LB : Quelle importance revêt Hambourg pour l’Allemagne ?

DS : L’Allemagne a deux ports principaux : Hambourg, qui est le plus grand, et Bremerhaven. En Allemagne, les ports ne sont pas seulement importants pour leur rôle dans le commerce maritime, mais aussi parce que l’industrie allemande est orientée vers l’exportation. Hambourg est d’ailleurs le troisième plus grand port d’Europe, derrière Anvers et Rotterdam, et la deuxième plus grande ville d’Allemagne, derrière Berlin. C’est par ailleurs le siège social de nombreuses compagnies, dans l’aéronautique, l’industrie, le commerce, les médias ou encore le luxe [Montblanc, par exemple]. Pour la gauche plus précisément, Hambourg est une ville importante car le mouvement communiste y a été très actif jusqu’aux années 1960. Hambourg a vécu la révolution spartakiste de 1918-1919, ainsi qu’un important soulèvement organisé par le parti communiste allemand (KPD) en 1923, et enfin Mai 68. Le port est toujours ancré dans la tradition du mouvement ouvrier, et certaines maisons de la rue Hafenstraße, massivement squattée par le mouvement autonome dans les années 1980, sont toujours occupées. Le quartier Sankt Pauli, proche du port, et où Die Linke a fait 40% de ses votes, a donné son nom à un club de football très connu pour ses positions progressistes. Les ultras5 du club sont par ailleurs très engagés politiquement à gauche.

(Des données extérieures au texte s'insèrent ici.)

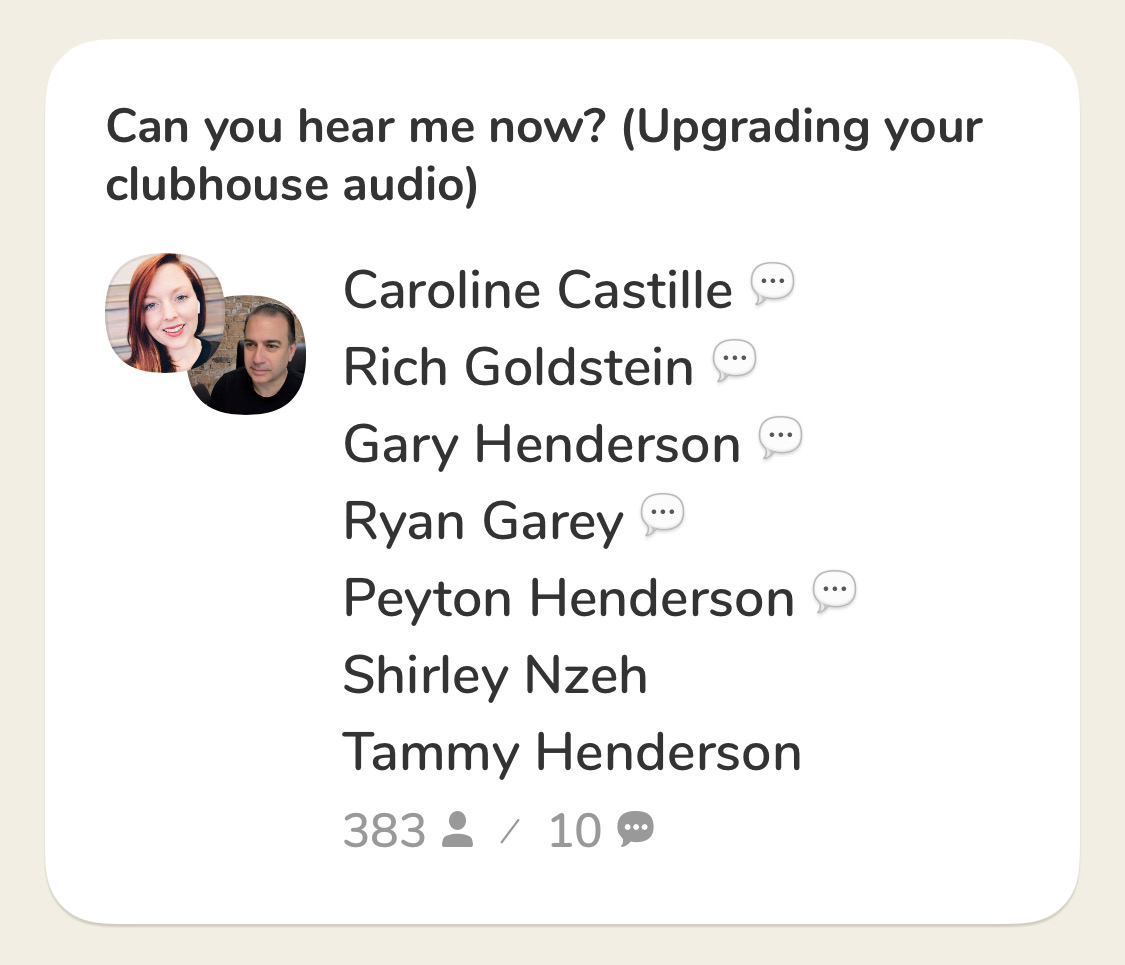 How to upgrade clubhouse audio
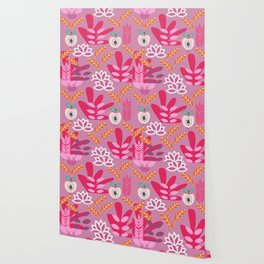 Apples and plants in shades of pink Wallpaper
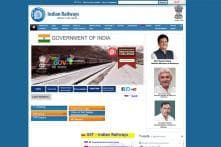Railway Recruitment 2018: 26502 Technician and ALP Posts, Apply before 5th March 2018 at indianrailways.gov.in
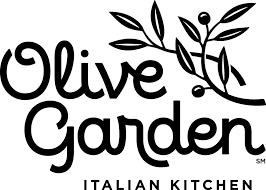 Olive Garden Family Night Out Fundraiser – Nov 4 5 6
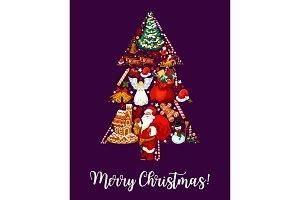 Merry Christmas tree wish .greeting card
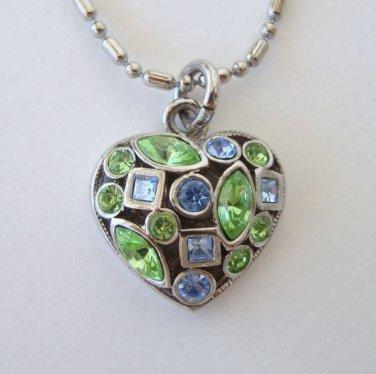 Blue Green Rhinestone Heart Pendant Necklace Sweetheart Jewelry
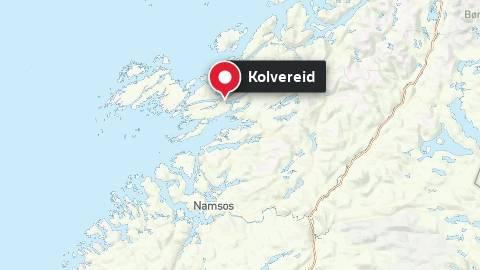 Kolvereid i Trøndelag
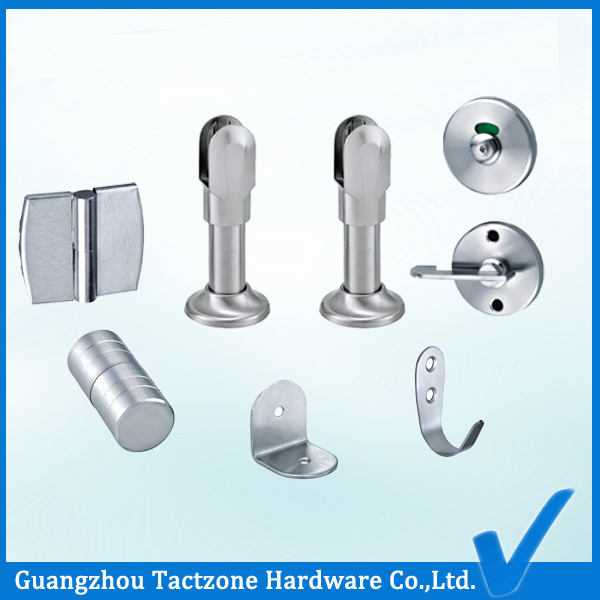 Zinc Alloy Hardware for Toilet Cubicle Partition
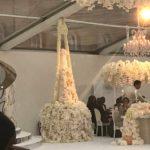 White Wedding Blemheim Palace 6 150x150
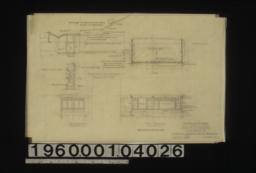 Addition to residence -- plan, east elevation, south elevation ; construction details in sections : Sheet no. 1.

LB : Qu’est-ce que le parlement d’Hambourg, et quel est son rôle ?

DS : En Allemagne il y a trois niveaux d’organisation politique : le niveau fédéral, le niveau du Land, et le niveau communal. Au niveau fédéral, la chambre des représentants est le Bundestag, tandis que le Bundesrat est la chambre des représentants des Länder. Les affaires étrangères sont gérées au niveau fédéral, tandis que la police et l’éducation6 sont administrées au niveau du Land, et la gestion des déchets au niveau communal. Hambourg fait partie des trois villes-états qui font exception, où le niveau communal et du Land sont entremêlés. Le parlement a donc autorité sur ce qui touche au Land et à la commune, lui donnant des prérogatives très étendues : il gère ainsi tout ce dont l’État fédéral ne s’occupe pas.

LB : Pourquoi Die Linke a-t-il été divisé pendant plusieurs années ?

DS : Quand Die Linke a été lancé, nous avons décidé de créer un système de factions, appelés « courants », afin que les différentes traditions de la gauche puissent être représentées, avec donc la gauche de la social-démocratie, des communistes réformistes, des écologistes radicaux etc. Nous avons ainsi voulu que chacun articule sa vision idéologique avec le reste de la gauche pour que nous puissions avancer unifiés. Chaque courant est alors comme un parti dans le parti, avec sa propre adhésion et ses propres finances.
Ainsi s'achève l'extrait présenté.